Paris, le 23 octobre 2004

Autres Points :
CONSTITUTION POUR L'EUROPE
LES GRANDES LIGNES DU PROJET DE LOI SUR LES RESTRUCTURATIONS
TRAVAILLER JUSQU'À 65 ANS OU SE FAIRE LICENCIER
EGALITE PROFESSIONNELLE
CAISSES D'EPARGNE


AFB : DES NÉGOCIATIONS TRES ALÉATOIRES

 

Nous n’allons pas tarder à pouvoir mesurer les retombées auprès de la délégation patronale de l’opposition formulée par les trois compères CGT, CFDT et SNB/CGC à l’accord sur l’article 16. A cet égard, vous trouverez en pages 3 et 4 le tract fédéral que nous avons préparé en réponse aux allégations des non signataires. Ceux-ci n’ont pas hésité à déformer la réalité, et la vérité doit être rétablie.

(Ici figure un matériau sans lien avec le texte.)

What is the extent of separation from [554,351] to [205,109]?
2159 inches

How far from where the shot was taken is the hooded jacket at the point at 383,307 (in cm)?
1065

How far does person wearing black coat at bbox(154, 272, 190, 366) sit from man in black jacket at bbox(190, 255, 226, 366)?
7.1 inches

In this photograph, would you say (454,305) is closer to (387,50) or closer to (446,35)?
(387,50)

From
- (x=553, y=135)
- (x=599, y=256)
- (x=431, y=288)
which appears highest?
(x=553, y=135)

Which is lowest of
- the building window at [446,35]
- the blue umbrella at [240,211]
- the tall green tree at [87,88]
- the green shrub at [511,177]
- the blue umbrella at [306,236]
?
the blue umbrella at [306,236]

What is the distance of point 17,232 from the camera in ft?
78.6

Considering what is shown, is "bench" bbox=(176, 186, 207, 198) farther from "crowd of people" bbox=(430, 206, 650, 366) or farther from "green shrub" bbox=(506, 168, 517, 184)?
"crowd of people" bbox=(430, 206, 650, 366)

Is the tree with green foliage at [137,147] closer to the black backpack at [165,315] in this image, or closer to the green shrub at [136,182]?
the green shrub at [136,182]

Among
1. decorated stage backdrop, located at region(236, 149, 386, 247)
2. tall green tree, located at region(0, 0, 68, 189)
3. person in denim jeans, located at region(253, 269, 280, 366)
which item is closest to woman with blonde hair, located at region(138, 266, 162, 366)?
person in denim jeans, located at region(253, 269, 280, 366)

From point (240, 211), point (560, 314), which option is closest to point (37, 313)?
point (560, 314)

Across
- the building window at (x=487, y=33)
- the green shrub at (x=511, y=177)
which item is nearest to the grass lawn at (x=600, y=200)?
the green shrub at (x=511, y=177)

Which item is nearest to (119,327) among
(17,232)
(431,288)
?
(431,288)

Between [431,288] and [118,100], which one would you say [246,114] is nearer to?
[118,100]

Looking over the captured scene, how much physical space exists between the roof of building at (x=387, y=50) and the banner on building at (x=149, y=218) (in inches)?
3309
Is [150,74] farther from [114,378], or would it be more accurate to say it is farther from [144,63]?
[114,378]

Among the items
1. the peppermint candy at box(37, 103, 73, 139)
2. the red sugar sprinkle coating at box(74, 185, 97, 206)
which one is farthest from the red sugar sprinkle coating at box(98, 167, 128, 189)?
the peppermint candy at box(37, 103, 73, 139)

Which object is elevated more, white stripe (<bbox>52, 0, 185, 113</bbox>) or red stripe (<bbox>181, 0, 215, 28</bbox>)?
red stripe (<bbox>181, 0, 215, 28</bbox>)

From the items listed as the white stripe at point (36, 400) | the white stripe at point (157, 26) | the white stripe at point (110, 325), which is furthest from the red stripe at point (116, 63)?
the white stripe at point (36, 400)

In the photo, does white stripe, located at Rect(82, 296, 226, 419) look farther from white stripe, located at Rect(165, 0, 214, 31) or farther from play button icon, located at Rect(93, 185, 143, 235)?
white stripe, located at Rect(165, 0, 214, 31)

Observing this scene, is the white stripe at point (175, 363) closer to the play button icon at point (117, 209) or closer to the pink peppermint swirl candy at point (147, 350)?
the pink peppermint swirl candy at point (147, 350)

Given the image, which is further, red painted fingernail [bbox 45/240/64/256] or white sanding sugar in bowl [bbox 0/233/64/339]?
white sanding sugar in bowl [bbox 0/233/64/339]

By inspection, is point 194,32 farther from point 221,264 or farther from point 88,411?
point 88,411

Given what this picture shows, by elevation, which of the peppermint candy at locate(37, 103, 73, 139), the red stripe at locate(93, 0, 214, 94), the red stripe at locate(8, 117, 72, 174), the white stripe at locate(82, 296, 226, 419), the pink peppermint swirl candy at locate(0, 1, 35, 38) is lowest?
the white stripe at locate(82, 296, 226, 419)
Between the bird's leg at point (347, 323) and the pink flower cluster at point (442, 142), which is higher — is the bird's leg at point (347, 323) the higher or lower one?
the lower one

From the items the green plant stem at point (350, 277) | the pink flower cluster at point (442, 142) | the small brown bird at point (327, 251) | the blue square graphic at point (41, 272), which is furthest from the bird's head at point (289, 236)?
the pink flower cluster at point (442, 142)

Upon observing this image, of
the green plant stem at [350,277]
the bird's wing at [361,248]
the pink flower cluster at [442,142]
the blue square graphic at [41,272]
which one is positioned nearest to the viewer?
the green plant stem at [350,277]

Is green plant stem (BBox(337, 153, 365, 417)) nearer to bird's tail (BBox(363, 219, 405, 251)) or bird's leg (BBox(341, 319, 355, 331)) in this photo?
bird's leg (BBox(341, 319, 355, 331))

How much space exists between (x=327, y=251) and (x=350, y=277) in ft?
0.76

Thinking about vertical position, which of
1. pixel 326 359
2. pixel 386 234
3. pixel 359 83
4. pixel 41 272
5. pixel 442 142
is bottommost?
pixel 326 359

C’est dans cet esprit que nous avons tenu une conférence de presse le 14 octobre. Tous les journaux financiers ont repris peu ou prou les propos que nous avons tenus. Le Bureau de notre section fédérale qui se tiendra le 2 novembre examinera les suites à donner à cette affaire. Cela dit, il va de soi, qu’une fois faites les mises au point, il n’entre pas dans nos intentions de polémiquer sans arrêt avec ceux que nous avons quelque peine à considérer comme nos partenaires syndicaux.

Bien que la négociation de branche soit en péril, et que les banques pourraient bien profiter de la situation pour lui porter le coup de grâce, le programme des réunions pour ce dernier trimestre de l’année 2004 est extrêmement chargé.

Lundi 25 octobre nous allons reprendre la négociation sur l’égalité professionnelle et sur la formation. Concernant l’égalité professionnelle, la fédération a adressé un courrier à l’AFB que vous trouverez ci-après. Sur ce thème, il apparaît clairement que l’AFB se contente du service minimum en envisageant une communication au niveau de la branche et non un accord imposant des efforts aux établissements.

Sur la formation, le pronostic sur la possibilité de conclure un accord de branche devient très réservé. Le projet d’accord intérimaire portant sur la mise en place de l’observatoire des métiers et les contrats et périodes de professionnalisation, présente deux obstacles difficiles à surmonter. C’est d’abord l’échéance de l’accord que certains syndicats veulent fixer au 30 juin 2005 alors que l’AFB propose le 31 décembre de cette même année. Il faut savoir que si la date d’échéance était fixée au 30 juin 2005, très peu de contrats de professionnalisation seraient signés.

Mais le plus compliqué réside dans la volonté de l’AFB d’imposer une formation pour partie en dehors du temps de travail pour les périodes de professionnalisation. L’opposition des syndicats est unanime car la crainte est grande de voir passer hors temps de travail des formations qui se déroulaient jusqu’à présent pendant le temps de travail.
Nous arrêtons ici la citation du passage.